─── Source document
Predict: Next gen console tech (9th iteration and 10th iteration edition) [2014 - 2017]

Status
Not open for further replies.
Aren't there already console games that bypass the traditional ROPs and use GPGPU instead? For those games, ROPs would be lost APU space that could have being better used with CUs, texture units or bigger caches.

I think I read @sebbbi's post talking about it.
Media Molecule's Dreams is PS4 exclusive and it leaves all the 32 ROPs fully unused. If you don't render triangles, ROPs don't matter to you.
 
I'm so confused now.
Dreams doesn't draw triangles so doesn't need the ROPs to transform them. Instead it uses compute to take volumes (defined as signed distance fields) and draw lots of 'sprites' over the surface to represent the surface. Loose, indistinct 'sprites' (properly known as splats) give them more impressionistic results seen in Dreams screenshots. Very small, dense splats give surfaces distinct edges.

There's only one game doing this not using triangles though. Everything else uses triangles and will do for a while, I'm sure, as discussed in the SDF discussion - it's a very interesting technique with incredible results, but it's not a cure all and Dreams is being made around the tech as much as the tech is being made around the vision of Dreams. We're still going to need to rasterise triangles this gen and the next.
 
Is that comfirmed? The quad channel DDR4 alone is 102.4 GB/s bandwidth. That is 3x more than any PC chip with an integrated GPU. To use this bandwidth, AMD would need to have at least 3x bigger GPU in that APU (taking into account delta compression and bigger GPU caches). That GPU would be comparable to next gen consoles. But... they also have an additional 512 GB/s HBM bandwidth for the GPU. To fully utilize that, the integrated GPU part would need to be as big as Fiji.
──────
Instructions –
• a. In the forum thread on next-generation console hardware, how many ROPs does Dreams leave unused?
• b. Translate this sentence from the console hardware thread into Spanish: "If you don't render triangles, ROPs don't matter to you."
• c. Resume the console hardware thread after its last sentence, keeping the style of a forum reply.
None of this work requires the listing.
─── Data extract
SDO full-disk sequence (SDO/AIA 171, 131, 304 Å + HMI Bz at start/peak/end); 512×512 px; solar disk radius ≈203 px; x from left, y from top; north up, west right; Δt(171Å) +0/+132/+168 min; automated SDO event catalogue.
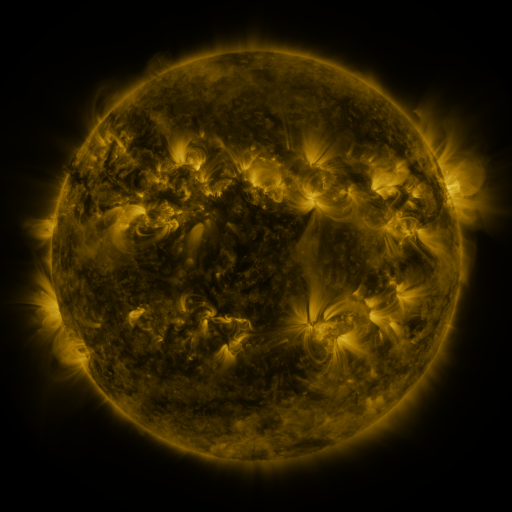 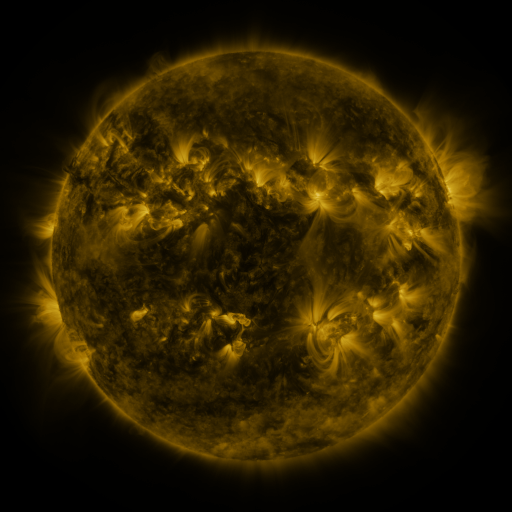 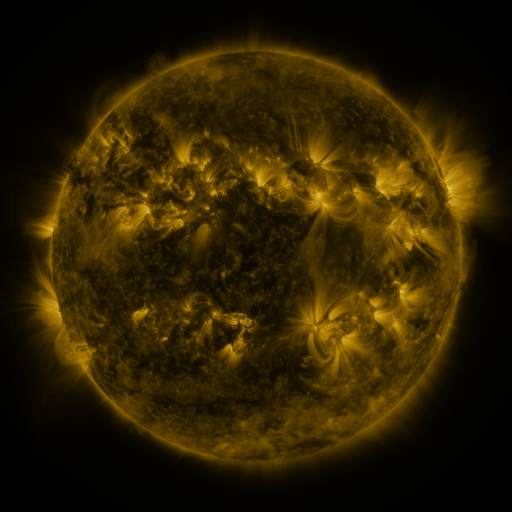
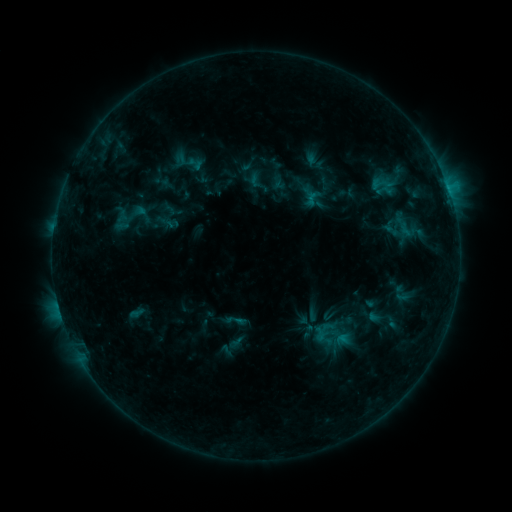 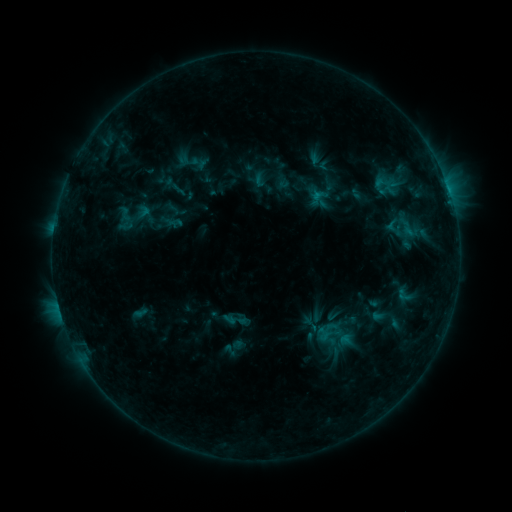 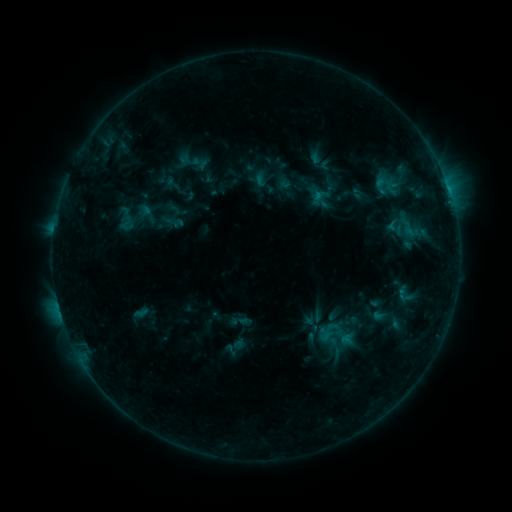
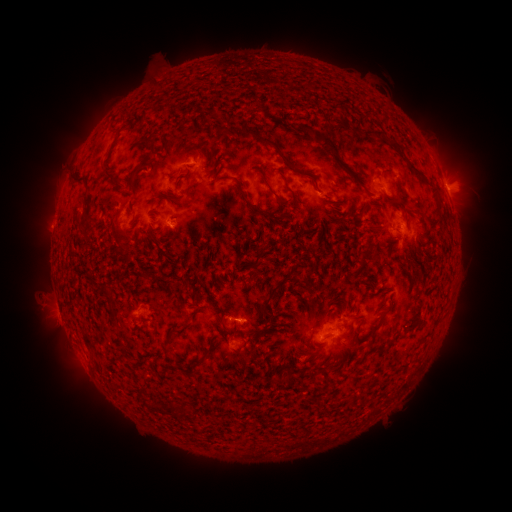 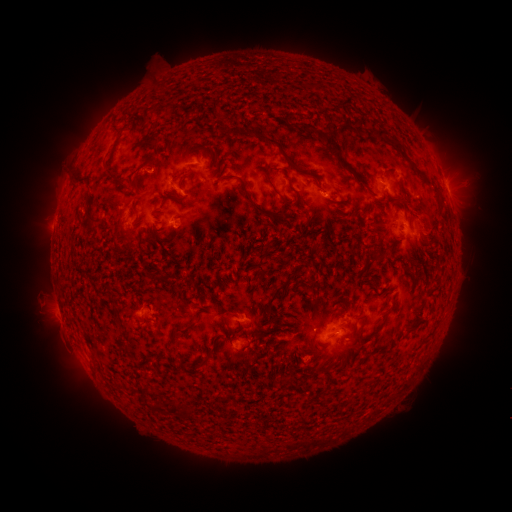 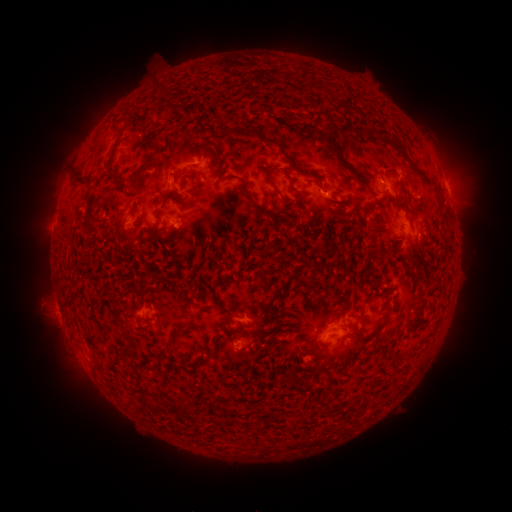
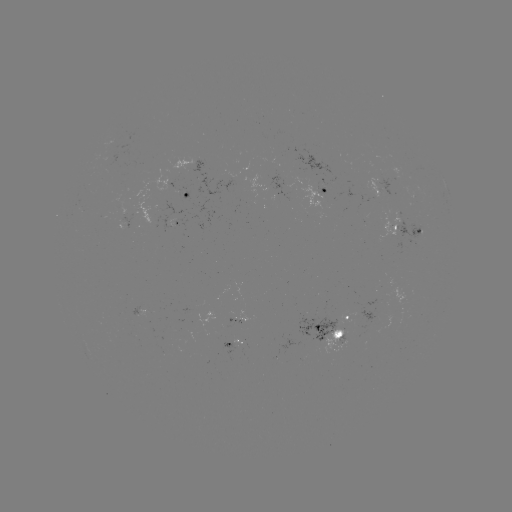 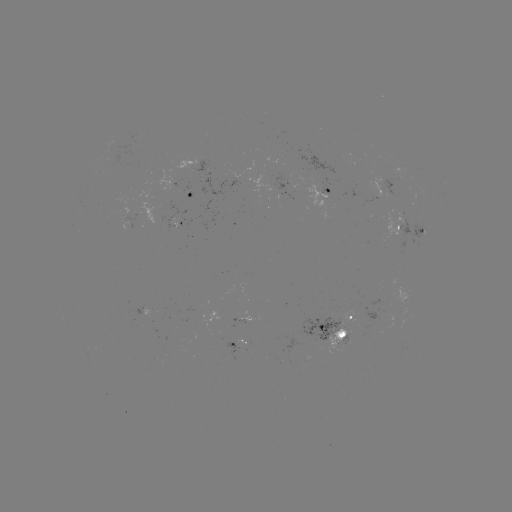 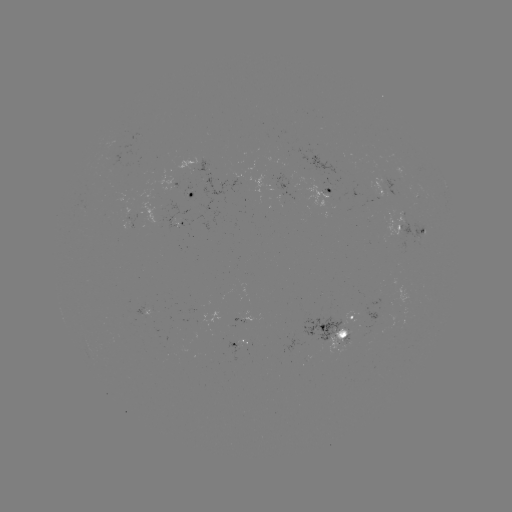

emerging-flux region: (378, 212, 406, 242)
──────
Answers to the exercises –
• a. All 32 ROPs.

• b. Si no renderizas triángulos, los ROP no te importan.

• c.
The source of this slide was apparently really AMD, but it wasn't a description of a real product they are already doing, but an example configuration of a custom HPC APU they tried to sell to various parties building supercomputers. That configuration would definitely not come out in a console.

AFAIK, all the big customers are going with nVidia, so that monster APU will likely never get made.

(Interesting aside -- that slide was published before the fake leaks, contradicted them, and a lot of people, including me, thought that the slide was less credible than the fake leaks. That slide is still one of the very few sources of information about Zen that comes from AMD, including the cache organization.)
 
Is that comfirmed? The quad channel DDR4 alone is 102.4 GB/s bandwidth. That is 3x more than any PC chip with an integrated GPU. To use this bandwidth, AMD would need to have at least 3x bigger GPU in that APU (taking into account delta compression and bigger GPU caches). That GPU would be comparable to next gen consoles. But... they also have an additional 512 GB/s HBM bandwidth for the GPU. To fully utilize that, the integrated GPU part would need to be as big as Fiji.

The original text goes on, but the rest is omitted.